After removing every image, reproduce the data exactly as it appears.

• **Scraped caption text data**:

------------

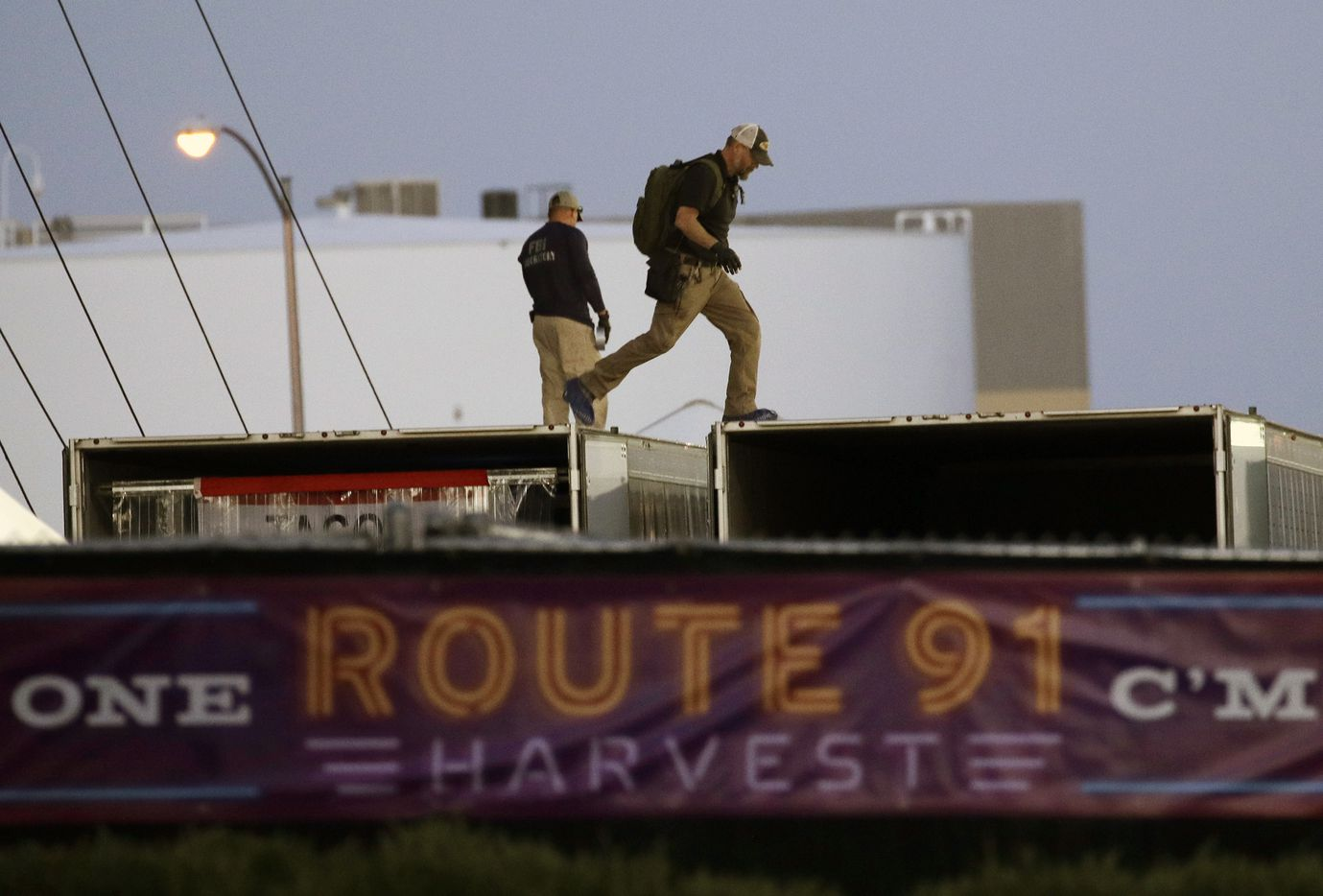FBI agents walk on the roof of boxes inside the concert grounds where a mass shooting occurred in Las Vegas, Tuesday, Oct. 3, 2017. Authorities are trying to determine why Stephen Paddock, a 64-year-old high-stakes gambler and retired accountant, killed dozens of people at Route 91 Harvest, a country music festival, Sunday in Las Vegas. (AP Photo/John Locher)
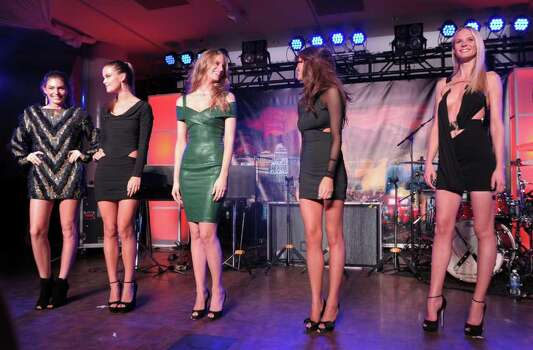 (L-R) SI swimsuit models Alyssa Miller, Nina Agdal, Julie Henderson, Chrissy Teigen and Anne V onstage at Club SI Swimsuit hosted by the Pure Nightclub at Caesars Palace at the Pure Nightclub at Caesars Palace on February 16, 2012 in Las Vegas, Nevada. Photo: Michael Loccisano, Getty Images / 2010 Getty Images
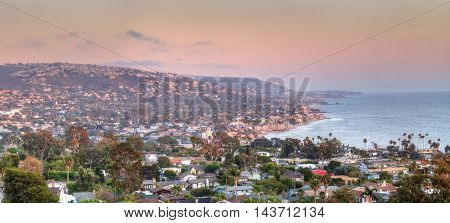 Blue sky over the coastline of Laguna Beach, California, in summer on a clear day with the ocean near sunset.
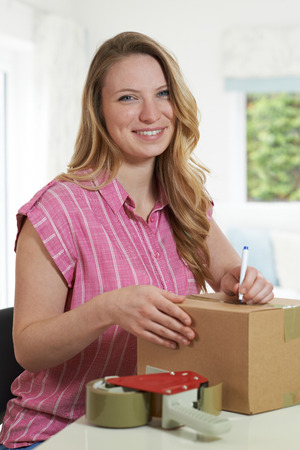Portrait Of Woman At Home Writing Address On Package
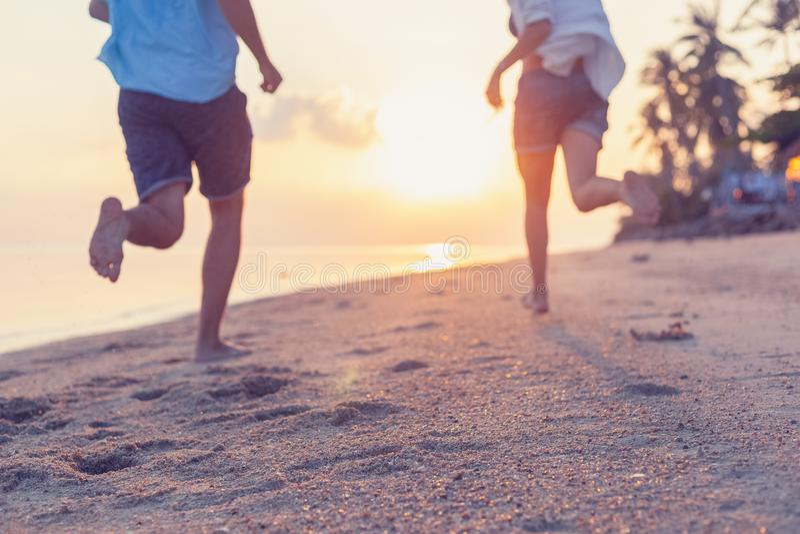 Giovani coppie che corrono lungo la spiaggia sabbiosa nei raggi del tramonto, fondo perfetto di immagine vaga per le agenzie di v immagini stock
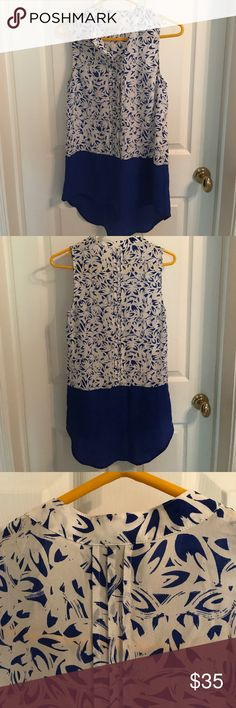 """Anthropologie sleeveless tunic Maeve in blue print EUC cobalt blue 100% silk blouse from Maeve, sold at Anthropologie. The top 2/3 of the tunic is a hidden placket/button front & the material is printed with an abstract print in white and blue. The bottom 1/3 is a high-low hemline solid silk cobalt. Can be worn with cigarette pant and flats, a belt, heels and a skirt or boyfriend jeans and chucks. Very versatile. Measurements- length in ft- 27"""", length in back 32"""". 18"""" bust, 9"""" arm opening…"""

------------

• **Response to this exercise**:
FBI agents walk on the roof of boxes inside the concert grounds where a mass shooting occurred in Las Vegas, Tuesday, Oct. 3, 2017. Authorities are trying to determine why Stephen Paddock, a 64-year-old high-stakes gambler and retired accountant, killed dozens of people at Route 91 Harvest, a country music festival, Sunday in Las Vegas. (AP Photo/John Locher)
 (L-R) SI swimsuit models Alyssa Miller, Nina Agdal, Julie Henderson, Chrissy Teigen and Anne V onstage at Club SI Swimsuit hosted by the Pure Nightclub at Caesars Palace at the Pure Nightclub at Caesars Palace on February 16, 2012 in Las Vegas, Nevada. Photo: Michael Loccisano, Getty Images / 2010 Getty Images
 Blue sky over the coastline of Laguna Beach, California, in summer on a clear day with the ocean near sunset.
Portrait Of Woman At Home Writing Address On Package
 Giovani coppie che corrono lungo la spiaggia sabbiosa nei raggi del tramonto, fondo perfetto di immagine vaga per le agenzie di v immagini stock
 """Anthropologie sleeveless tunic Maeve in blue print EUC cobalt blue 100% silk blouse from Maeve, sold at Anthropologie. The top 2/3 of the tunic is a hidden placket/button front & the material is printed with an abstract print in white and blue. The bottom 1/3 is a high-low hemline solid silk cobalt. Can be worn with cigarette pant and flats, a belt, heels and a skirt or boyfriend jeans and chucks. Very versatile. Measurements- length in ft- 27"""", length in back 32"""". 18"""" bust, 9"""" arm opening…"""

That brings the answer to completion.